Historical and concerningly-recent events have created widespread mistrust of the medical system within the Black community: a mistrust that has been brought to the forefront of American media in light of the COVID-19 pandemic. Research published by the NCBI has shown that African Americans are much less likely to trust their physicians and hospitals, and are thus less likely to seek medical treatment. This trend is an underlying and underappreciated factor in the well-documented medical disparities between African-Americans and their white counterparts. Namely, Black Americans are three times more likely to die of asthma, have a 25% higher death rate from cancer, and have an overall shorter life expectancy than white Americans. This phenomenon has been demonstrated throughout the coronavirus pandemic as the APM Research Lab found that Black Americans have a 2.7x higher mortality rate from Covid-19 when compared to white Americans. The Black community’s hesitancy regarding the Pfizer vaccine is just the tip of the iceberg of a long withstanding trend. 

Rather than passing off significant portions of Black America as anti-vaxxers, the United States needs to work to ease concerns by straightforwardly addressing how the nation has wronged its minority groups for centuries in the medical field, and by providing direct, irrefutable evidence of the vaccine’s safety for Black communities. Most importantly, Black voices need to be uplifted and listened to, not blocked out. Religious institutions have long played a critical role in the well-being of Black America, and providing Black churches and pastors with the resources needed to educate their congregations will go a long way in easing current concerns. Going beyond statistics, the Black community needs to see trusted community leaders endorsing the vaccine. This will take local officials, church legal teams, and statewide health organizations endorsing and promoting the vaccine. Seeing people the community trusts support this vaccine may be the only way to calm concerns that data alone cannot- and having politicians serve as the models to show that the vaccination works is not nearly good enough. 

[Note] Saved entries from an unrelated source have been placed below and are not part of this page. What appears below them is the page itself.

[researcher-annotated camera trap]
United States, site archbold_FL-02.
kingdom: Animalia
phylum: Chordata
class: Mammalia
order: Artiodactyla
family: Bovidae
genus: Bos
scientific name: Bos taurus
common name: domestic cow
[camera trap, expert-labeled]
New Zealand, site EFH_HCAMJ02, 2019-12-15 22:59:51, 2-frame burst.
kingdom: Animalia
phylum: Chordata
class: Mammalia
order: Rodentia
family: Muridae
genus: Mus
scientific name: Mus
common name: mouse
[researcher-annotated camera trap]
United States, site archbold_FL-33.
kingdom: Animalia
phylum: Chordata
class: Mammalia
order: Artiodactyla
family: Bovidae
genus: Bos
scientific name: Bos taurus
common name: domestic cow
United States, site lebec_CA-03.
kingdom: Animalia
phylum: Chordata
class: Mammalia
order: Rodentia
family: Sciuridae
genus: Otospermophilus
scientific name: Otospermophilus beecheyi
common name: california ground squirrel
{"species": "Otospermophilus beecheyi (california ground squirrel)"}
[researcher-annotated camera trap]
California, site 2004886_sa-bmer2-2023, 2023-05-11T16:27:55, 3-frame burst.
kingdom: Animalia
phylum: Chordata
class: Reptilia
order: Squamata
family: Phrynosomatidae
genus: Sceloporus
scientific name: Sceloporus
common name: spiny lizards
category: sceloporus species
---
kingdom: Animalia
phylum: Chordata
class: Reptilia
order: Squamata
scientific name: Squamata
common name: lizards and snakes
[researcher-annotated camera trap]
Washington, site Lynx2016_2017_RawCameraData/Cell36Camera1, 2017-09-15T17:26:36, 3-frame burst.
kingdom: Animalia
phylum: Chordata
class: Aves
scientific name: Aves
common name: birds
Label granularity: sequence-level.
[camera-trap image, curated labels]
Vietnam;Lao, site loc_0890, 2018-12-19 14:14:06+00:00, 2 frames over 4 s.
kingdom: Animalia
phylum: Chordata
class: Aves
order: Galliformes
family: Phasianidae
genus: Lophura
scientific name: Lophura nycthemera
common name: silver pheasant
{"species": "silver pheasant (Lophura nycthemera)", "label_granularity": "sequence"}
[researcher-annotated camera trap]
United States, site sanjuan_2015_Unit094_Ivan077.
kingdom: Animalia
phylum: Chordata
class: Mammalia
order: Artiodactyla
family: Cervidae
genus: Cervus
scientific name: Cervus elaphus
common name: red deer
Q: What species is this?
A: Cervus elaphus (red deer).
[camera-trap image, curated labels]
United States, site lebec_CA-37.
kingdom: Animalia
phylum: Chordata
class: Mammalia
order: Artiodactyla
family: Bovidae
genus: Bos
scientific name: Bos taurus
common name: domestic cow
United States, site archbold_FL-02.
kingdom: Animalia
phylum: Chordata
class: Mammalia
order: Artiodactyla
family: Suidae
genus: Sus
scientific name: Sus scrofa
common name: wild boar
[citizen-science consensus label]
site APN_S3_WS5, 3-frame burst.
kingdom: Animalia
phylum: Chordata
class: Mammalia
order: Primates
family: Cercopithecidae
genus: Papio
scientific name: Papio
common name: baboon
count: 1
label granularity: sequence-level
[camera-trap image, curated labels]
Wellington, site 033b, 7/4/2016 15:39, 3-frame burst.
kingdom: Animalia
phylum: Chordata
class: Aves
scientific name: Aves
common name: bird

Once again, the government and the medical community must listen to Black voices, rather than simply televising vaccinations of whoever they believe represents this sizable, diverse demographic on a national scale. There is no ‘representative’, no ‘leader’, of the Black community, as this community is not a monolith, but rather a wide demographic with a shared history of mistreatment in the United States. A recent CDC report underscored the importance of Black religious leaders in vaccine promotion, finding that health officials had success when they partnered with African American churches to educate hesitant communities. Reuters wrote that Anthony Evans, the President of the National Black Church Initiative, expressed his belief that eventually, Black churches will come around in support of vaccination. With newfound evidence and testimonials on the effectiveness of these strategies, health and government officials should look to the precedent in their aims to increase the African American population’s receptiveness of the Covid-19 vaccine. And once these steps are taken, perhaps we can finally put the era of COVID-19 behind us once and for all.